§ **EXTRACT PROVIDED**:
Further, Section 12.2 of the Rule addresses all dismissals, stating as follows:
Fifteen (15) calendar days after notice in writing to an employee stating
specific reasons, the appointing authority may dismiss any employee for
cause. The appointing authority shall allow the employee a reasonable time
to reply to the dismissal in writing, or upon request to appear personally and
reply to the appointing authority or his or her designee. The appointing
authority shall file the reasons for dismissal and the reply, if any, with the
Director of Personnel. Fifteen days notice is not required for employees in
certain cases when the public interests are best served by withholding the
notice or when the cause of dismissal is gross misconduct. An appointing
authority may dismiss an employee after oral notice, confirmed in writing,
when the dismissed employee's action(s) constitute a threat to the safety or
welfare of persons or property.

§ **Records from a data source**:
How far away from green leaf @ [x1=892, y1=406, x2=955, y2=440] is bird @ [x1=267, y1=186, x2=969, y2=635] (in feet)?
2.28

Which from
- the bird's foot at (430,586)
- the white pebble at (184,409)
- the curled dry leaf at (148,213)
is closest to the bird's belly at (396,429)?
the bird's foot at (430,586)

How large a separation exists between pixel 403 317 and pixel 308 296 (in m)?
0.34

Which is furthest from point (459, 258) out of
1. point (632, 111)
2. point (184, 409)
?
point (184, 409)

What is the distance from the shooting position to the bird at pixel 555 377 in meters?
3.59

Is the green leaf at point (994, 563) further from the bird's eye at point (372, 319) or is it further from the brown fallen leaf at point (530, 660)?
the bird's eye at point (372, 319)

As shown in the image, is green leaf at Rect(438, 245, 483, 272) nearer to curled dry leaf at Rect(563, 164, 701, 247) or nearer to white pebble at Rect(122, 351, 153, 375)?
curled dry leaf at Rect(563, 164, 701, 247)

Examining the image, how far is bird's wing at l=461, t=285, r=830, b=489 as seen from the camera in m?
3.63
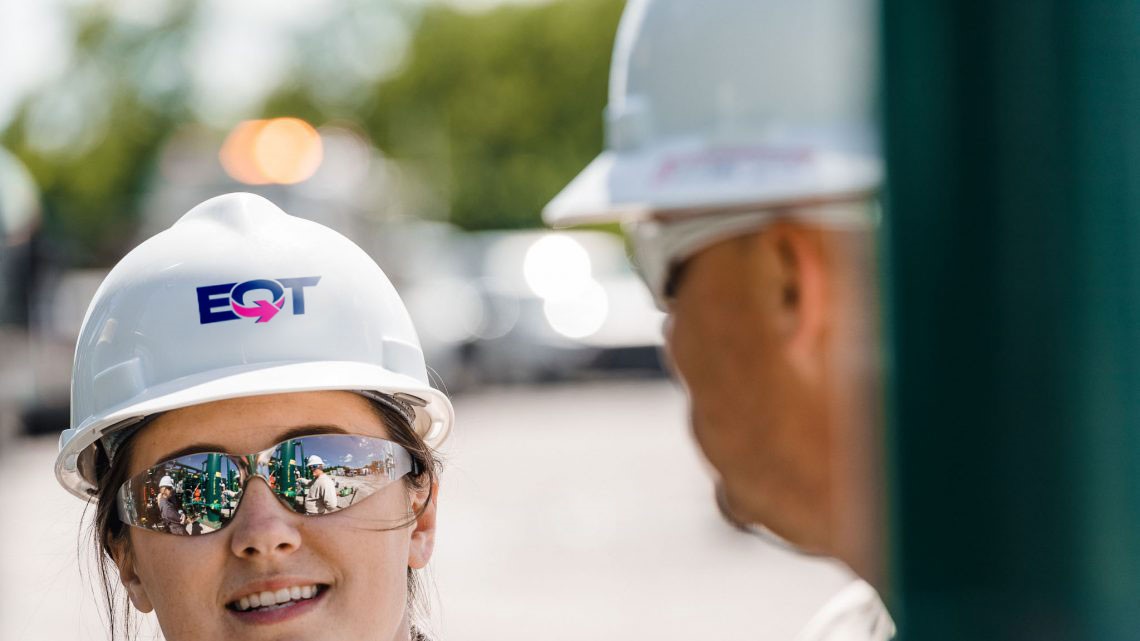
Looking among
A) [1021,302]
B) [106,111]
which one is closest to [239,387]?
[1021,302]

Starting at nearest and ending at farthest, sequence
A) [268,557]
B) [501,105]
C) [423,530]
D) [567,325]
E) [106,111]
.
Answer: [268,557] < [423,530] < [567,325] < [106,111] < [501,105]

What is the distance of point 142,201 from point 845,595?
20.1m

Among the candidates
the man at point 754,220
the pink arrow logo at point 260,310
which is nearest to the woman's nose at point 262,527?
the pink arrow logo at point 260,310

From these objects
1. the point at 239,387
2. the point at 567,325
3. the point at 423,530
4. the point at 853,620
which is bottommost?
the point at 567,325

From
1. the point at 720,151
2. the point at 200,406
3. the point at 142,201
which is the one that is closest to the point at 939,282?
the point at 200,406

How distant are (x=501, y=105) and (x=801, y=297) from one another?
49151mm

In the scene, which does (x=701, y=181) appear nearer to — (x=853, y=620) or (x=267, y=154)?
(x=853, y=620)

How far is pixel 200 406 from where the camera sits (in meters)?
1.98

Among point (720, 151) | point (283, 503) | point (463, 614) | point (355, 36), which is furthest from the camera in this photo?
point (355, 36)

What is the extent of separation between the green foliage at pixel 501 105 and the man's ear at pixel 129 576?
43.5 metres

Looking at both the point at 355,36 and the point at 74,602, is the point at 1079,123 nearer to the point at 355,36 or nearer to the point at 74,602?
the point at 74,602

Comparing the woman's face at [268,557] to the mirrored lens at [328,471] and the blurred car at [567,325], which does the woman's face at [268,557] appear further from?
the blurred car at [567,325]

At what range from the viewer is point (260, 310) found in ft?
6.63

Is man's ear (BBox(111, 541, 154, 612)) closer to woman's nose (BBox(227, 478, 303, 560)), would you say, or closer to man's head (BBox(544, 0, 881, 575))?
woman's nose (BBox(227, 478, 303, 560))
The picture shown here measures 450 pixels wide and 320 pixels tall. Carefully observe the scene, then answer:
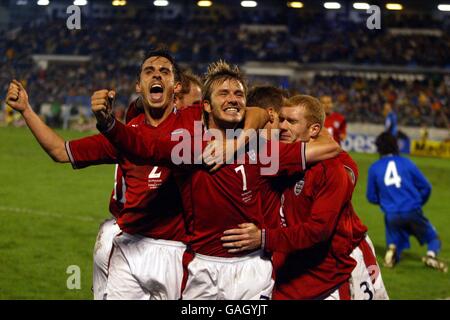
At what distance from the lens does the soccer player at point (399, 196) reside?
11.4m

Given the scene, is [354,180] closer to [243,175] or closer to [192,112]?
[243,175]

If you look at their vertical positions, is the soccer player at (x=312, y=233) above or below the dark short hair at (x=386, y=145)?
below

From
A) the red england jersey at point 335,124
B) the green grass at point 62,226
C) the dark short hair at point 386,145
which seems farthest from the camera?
the red england jersey at point 335,124

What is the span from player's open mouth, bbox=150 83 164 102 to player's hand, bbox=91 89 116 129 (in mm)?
1263

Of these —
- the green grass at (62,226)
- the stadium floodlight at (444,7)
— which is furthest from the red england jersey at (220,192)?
the stadium floodlight at (444,7)

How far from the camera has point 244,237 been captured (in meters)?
5.16

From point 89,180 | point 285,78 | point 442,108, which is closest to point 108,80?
point 285,78

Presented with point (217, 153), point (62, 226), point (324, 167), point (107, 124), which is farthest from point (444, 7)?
point (107, 124)

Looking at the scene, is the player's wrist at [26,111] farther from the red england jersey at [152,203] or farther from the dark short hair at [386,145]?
the dark short hair at [386,145]

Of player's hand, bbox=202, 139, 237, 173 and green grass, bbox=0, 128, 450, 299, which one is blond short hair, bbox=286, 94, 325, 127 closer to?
player's hand, bbox=202, 139, 237, 173

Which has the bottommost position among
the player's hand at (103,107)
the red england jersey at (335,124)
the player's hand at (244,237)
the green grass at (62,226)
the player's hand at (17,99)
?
the green grass at (62,226)

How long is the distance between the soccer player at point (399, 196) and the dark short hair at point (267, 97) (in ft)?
17.9

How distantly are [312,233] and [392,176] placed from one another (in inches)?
247

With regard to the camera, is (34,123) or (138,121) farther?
(138,121)
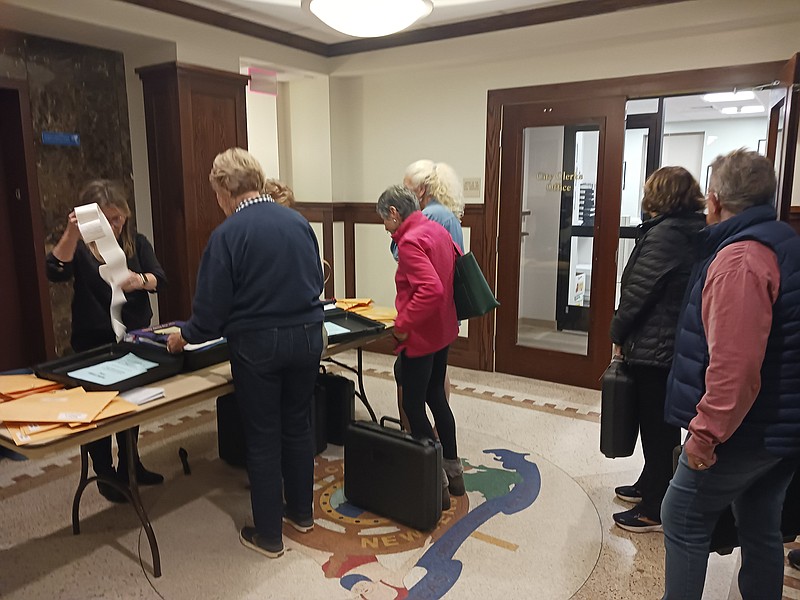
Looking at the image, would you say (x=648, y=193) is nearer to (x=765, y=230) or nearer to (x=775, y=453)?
(x=765, y=230)

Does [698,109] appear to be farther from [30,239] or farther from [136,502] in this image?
[136,502]

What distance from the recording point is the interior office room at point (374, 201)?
2.29 metres

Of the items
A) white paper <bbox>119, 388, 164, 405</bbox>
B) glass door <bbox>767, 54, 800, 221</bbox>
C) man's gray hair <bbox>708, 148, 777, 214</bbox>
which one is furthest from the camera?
glass door <bbox>767, 54, 800, 221</bbox>

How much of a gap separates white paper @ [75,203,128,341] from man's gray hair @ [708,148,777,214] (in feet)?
6.78

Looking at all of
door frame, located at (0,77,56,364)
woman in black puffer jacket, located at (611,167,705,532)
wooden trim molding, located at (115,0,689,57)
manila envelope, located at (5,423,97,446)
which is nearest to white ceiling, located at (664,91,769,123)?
wooden trim molding, located at (115,0,689,57)

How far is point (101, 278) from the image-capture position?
254cm

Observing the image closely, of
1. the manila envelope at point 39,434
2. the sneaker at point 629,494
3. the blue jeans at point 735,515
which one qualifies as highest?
the manila envelope at point 39,434

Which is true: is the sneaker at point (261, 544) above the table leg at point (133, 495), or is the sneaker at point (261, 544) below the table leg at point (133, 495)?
below

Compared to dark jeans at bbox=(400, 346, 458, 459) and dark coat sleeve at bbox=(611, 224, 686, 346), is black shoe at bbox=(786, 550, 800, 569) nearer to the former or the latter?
dark coat sleeve at bbox=(611, 224, 686, 346)

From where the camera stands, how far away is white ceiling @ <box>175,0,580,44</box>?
3.69 meters

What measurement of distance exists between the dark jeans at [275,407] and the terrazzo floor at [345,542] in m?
0.24

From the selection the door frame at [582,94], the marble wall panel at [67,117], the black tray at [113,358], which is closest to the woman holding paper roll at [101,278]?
the black tray at [113,358]

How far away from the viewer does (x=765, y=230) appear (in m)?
1.51

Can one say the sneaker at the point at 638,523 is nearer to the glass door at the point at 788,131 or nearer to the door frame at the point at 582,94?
the glass door at the point at 788,131
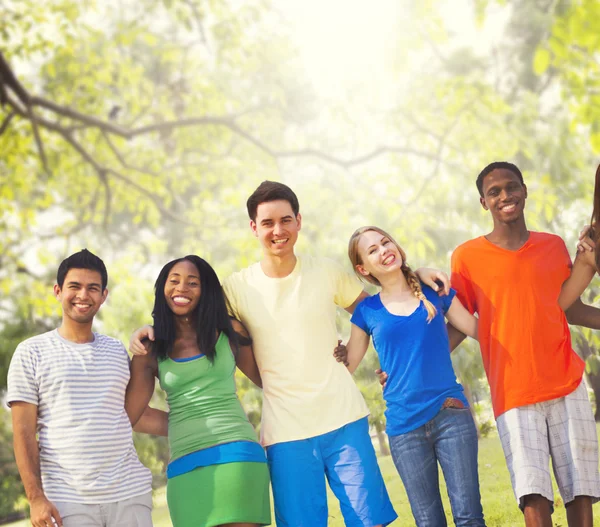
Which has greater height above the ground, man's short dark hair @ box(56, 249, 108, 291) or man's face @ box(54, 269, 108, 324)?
man's short dark hair @ box(56, 249, 108, 291)

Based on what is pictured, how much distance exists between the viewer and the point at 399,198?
7.02 metres

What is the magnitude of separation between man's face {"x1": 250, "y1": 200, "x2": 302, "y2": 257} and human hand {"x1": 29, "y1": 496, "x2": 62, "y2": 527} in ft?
2.84

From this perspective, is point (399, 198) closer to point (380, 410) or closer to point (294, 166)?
point (294, 166)

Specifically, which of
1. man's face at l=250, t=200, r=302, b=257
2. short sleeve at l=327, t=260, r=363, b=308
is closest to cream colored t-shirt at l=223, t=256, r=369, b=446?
short sleeve at l=327, t=260, r=363, b=308

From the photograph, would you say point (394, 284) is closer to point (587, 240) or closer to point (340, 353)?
point (340, 353)

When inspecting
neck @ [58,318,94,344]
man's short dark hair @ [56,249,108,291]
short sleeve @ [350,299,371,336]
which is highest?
man's short dark hair @ [56,249,108,291]

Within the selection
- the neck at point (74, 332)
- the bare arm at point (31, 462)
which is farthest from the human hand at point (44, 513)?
the neck at point (74, 332)

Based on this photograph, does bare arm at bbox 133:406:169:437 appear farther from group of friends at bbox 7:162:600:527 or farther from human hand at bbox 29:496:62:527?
human hand at bbox 29:496:62:527

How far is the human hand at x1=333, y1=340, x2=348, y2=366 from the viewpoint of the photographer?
2.10 metres

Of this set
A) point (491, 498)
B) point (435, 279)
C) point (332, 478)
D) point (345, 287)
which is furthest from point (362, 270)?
point (491, 498)

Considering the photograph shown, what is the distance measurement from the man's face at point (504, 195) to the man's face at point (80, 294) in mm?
1123

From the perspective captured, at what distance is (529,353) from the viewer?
6.70 ft

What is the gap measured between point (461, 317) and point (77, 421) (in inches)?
42.2

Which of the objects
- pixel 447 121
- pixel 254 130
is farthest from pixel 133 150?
pixel 447 121
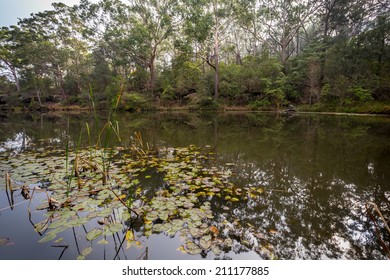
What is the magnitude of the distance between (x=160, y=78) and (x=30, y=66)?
20.2m

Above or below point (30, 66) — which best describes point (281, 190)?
below

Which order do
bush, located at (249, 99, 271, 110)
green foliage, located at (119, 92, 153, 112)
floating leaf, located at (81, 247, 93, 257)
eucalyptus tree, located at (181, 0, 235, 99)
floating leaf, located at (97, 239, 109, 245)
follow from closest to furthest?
floating leaf, located at (81, 247, 93, 257), floating leaf, located at (97, 239, 109, 245), eucalyptus tree, located at (181, 0, 235, 99), bush, located at (249, 99, 271, 110), green foliage, located at (119, 92, 153, 112)

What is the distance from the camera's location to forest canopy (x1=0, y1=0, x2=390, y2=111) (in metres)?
16.2

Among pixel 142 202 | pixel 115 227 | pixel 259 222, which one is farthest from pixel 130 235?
pixel 259 222

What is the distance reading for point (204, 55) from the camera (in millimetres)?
22641

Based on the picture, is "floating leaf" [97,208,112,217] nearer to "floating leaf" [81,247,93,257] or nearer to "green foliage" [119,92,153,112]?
"floating leaf" [81,247,93,257]

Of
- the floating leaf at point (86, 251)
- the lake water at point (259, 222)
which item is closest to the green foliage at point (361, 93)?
the lake water at point (259, 222)

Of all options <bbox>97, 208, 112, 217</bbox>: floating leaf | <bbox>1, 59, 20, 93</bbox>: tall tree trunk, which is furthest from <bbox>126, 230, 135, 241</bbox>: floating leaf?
<bbox>1, 59, 20, 93</bbox>: tall tree trunk

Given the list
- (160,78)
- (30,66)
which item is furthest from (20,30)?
(160,78)

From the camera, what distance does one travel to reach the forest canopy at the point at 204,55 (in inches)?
639

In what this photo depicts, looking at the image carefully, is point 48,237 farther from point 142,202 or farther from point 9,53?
point 9,53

§ **EXERCISES TO COMPLETE**:
[a] List every party that the dismissal rule names as having a role in the dismissal process.
[b] Reproduce the rows, starting with the first line of the rows and going on through the line that contains "Answer: [268,557] <", both included. Omit the pictures.
The dismissal rule and the rows are unrelated and should be treated as separate material.

§ **OUTPUTS IN ORDER**:
[a]
- The employee
- The appointing authority
- The appointing authority's designee
- The Director of Personnel

[b]
How far away from green leaf @ [x1=892, y1=406, x2=955, y2=440] is bird @ [x1=267, y1=186, x2=969, y2=635] (in feet)?
2.28

Which from
- the bird's foot at (430,586)
- the white pebble at (184,409)
- the curled dry leaf at (148,213)
is closest to the bird's belly at (396,429)?
the bird's foot at (430,586)

How large a separation exists between pixel 403 317 and pixel 308 296 (in m)?
0.34

Which is furthest from point (459, 258) out of
1. point (632, 111)
2. point (184, 409)
?
point (184, 409)

What is the distance from the shooting position to the bird at pixel 555 377 in meters?
3.59

Is the green leaf at point (994, 563) further from the bird's eye at point (372, 319) or is it further from the brown fallen leaf at point (530, 660)?
the bird's eye at point (372, 319)

As shown in the image, is green leaf at Rect(438, 245, 483, 272) nearer to curled dry leaf at Rect(563, 164, 701, 247) or nearer to white pebble at Rect(122, 351, 153, 375)?
curled dry leaf at Rect(563, 164, 701, 247)

Examining the image, how far is bird's wing at l=461, t=285, r=830, b=489 as seen from the camera in m?
3.63
Looking among
A) [1021,302]
B) [106,111]
which one is closest to [239,387]?
[1021,302]

Starting at nearest and ending at farthest, sequence
A) [268,557]
B) [501,105]
C) [423,530]
D) [567,325]
E) [106,111]
.
Answer: [268,557] < [423,530] < [567,325] < [106,111] < [501,105]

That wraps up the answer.